(Caption-style text data)

···

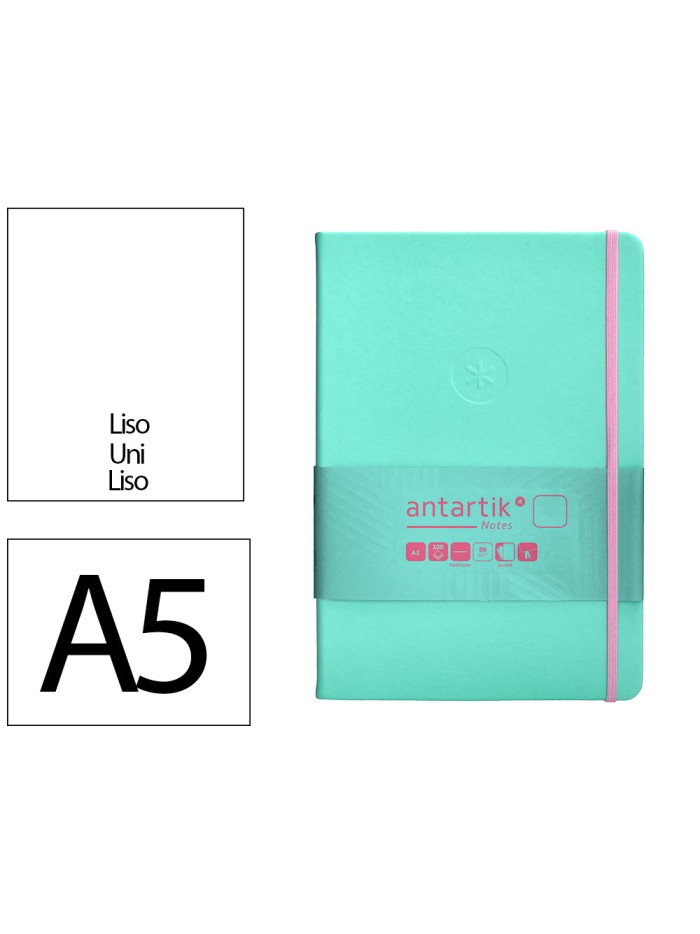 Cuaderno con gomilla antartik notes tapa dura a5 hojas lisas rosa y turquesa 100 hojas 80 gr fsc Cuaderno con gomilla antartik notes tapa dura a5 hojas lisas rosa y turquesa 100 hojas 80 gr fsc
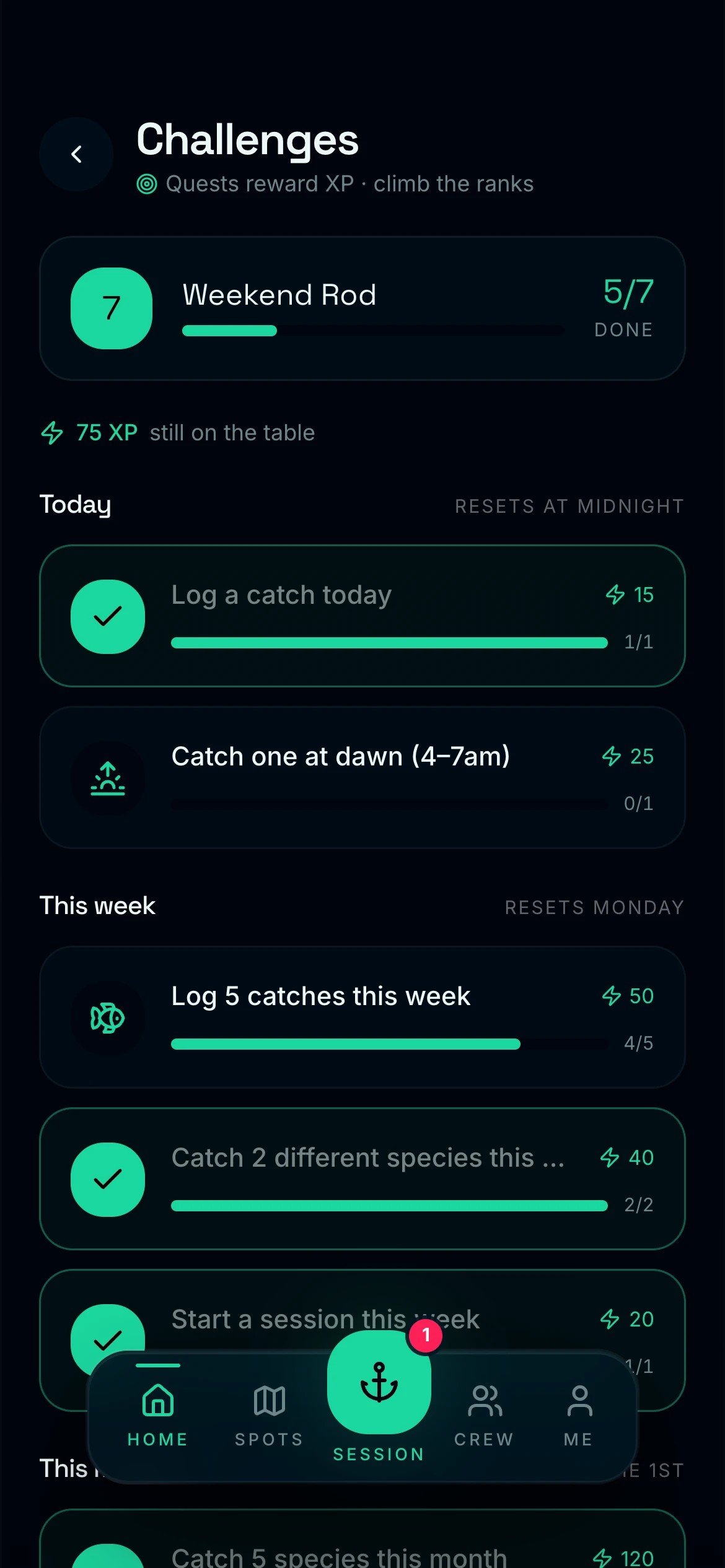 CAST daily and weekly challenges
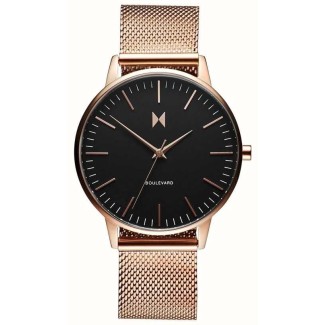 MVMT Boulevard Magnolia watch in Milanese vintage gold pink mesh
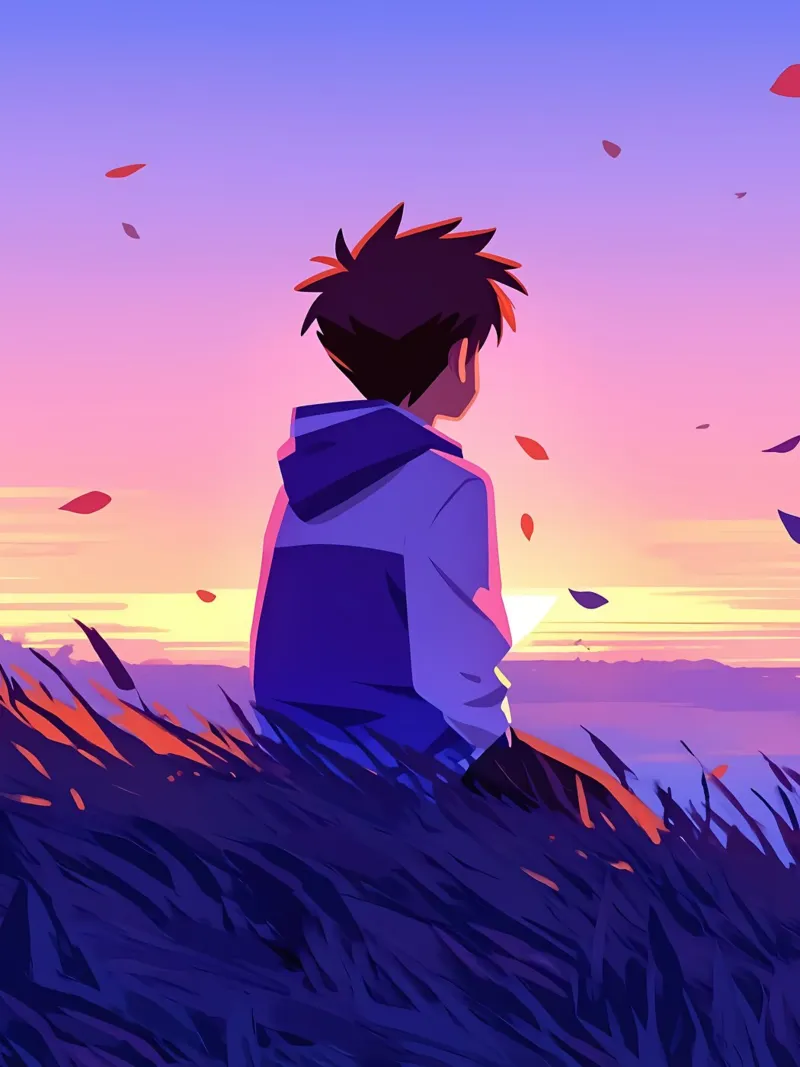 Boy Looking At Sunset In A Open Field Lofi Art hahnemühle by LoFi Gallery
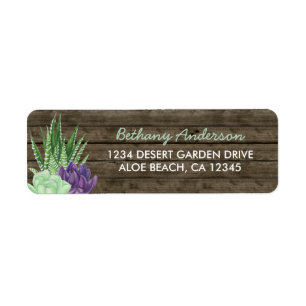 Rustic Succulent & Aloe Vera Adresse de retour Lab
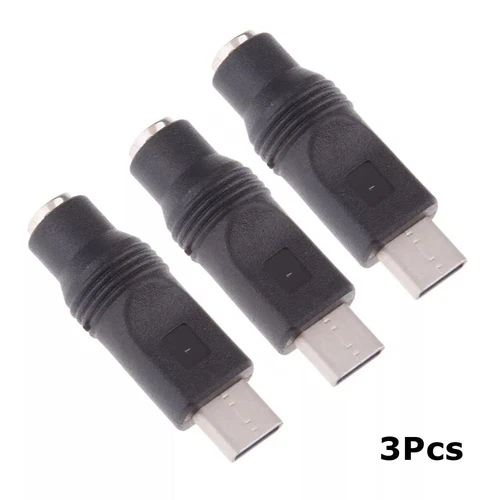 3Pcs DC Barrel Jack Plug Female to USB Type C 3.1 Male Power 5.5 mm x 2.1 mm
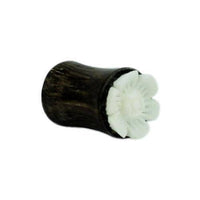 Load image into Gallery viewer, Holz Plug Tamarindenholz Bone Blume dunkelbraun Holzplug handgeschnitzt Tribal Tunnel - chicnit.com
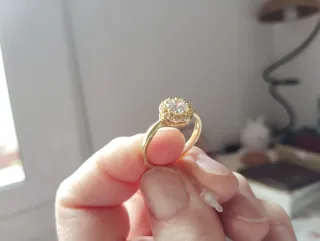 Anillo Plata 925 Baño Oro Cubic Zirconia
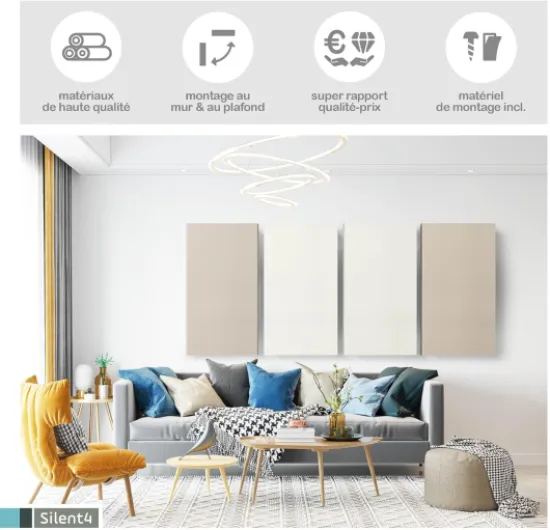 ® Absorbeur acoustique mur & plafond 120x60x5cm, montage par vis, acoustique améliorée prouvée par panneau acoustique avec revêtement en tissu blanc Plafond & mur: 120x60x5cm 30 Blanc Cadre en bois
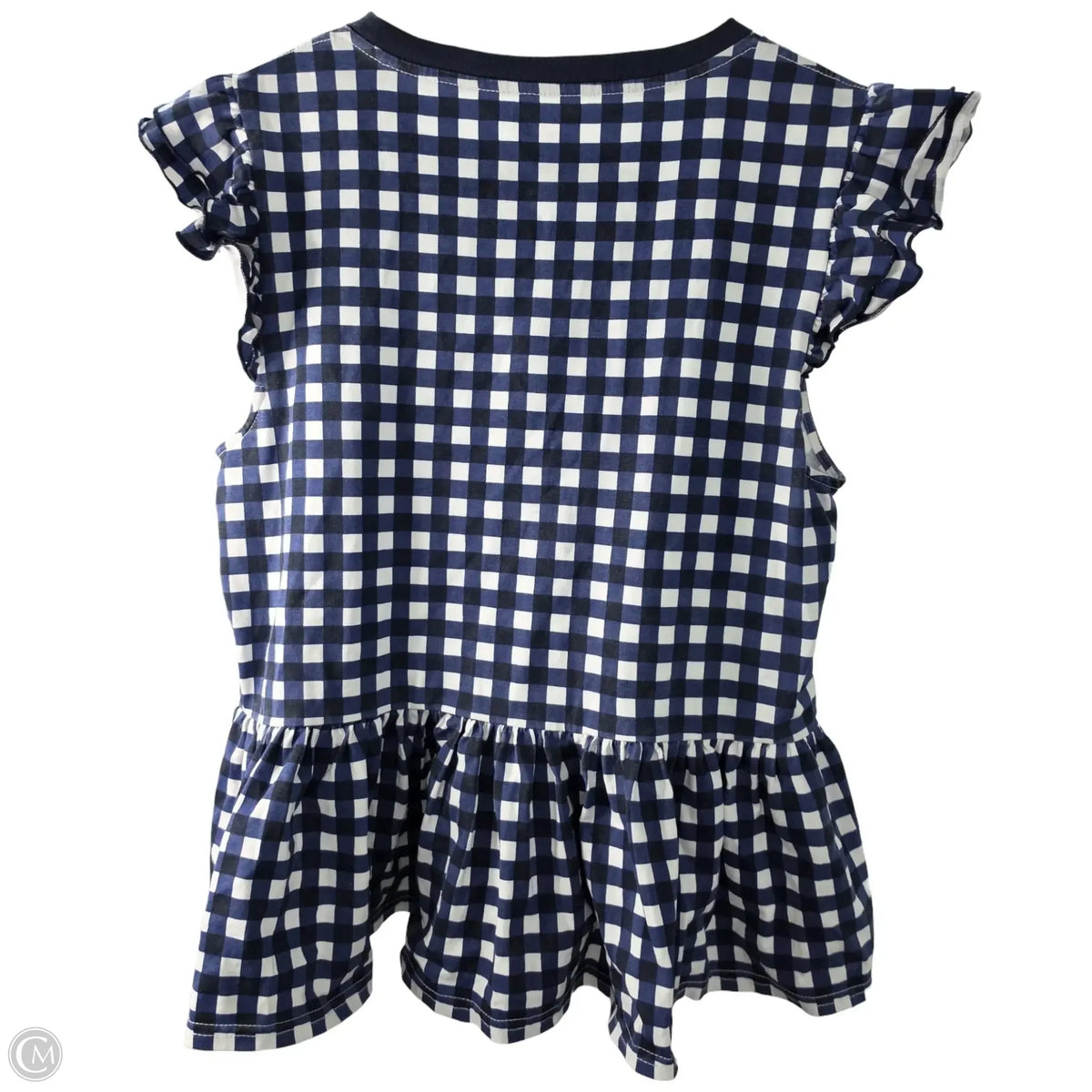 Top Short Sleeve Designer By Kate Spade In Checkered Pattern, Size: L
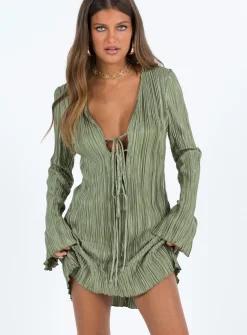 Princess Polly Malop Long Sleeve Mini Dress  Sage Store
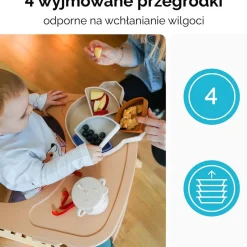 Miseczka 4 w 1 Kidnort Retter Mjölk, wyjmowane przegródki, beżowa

···

Your job is to repeat every entry exactly, keeping all pictures out of the copy.

 Cuaderno con gomilla antartik notes tapa dura a5 hojas lisas rosa y turquesa 100 hojas 80 gr fsc Cuaderno con gomilla antartik notes tapa dura a5 hojas lisas rosa y turquesa 100 hojas 80 gr fsc
 CAST daily and weekly challenges
 MVMT Boulevard Magnolia watch in Milanese vintage gold pink mesh
 Boy Looking At Sunset In A Open Field Lofi Art hahnemühle by LoFi Gallery
 Rustic Succulent & Aloe Vera Adresse de retour Lab
 3Pcs DC Barrel Jack Plug Female to USB Type C 3.1 Male Power 5.5 mm x 2.1 mm
 Load image into Gallery viewer, Holz Plug Tamarindenholz Bone Blume dunkelbraun Holzplug handgeschnitzt Tribal Tunnel - chicnit.com
 Anillo Plata 925 Baño Oro Cubic Zirconia
 ® Absorbeur acoustique mur & plafond 120x60x5cm, montage par vis, acoustique améliorée prouvée par panneau acoustique avec revêtement en tissu blanc Plafond & mur: 120x60x5cm 30 Blanc Cadre en bois
 Top Short Sleeve Designer By Kate Spade In Checkered Pattern, Size: L
 Princess Polly Malop Long Sleeve Mini Dress  Sage Store
 Miseczka 4 w 1 Kidnort Retter Mjölk, wyjmowane przegródki, beżowa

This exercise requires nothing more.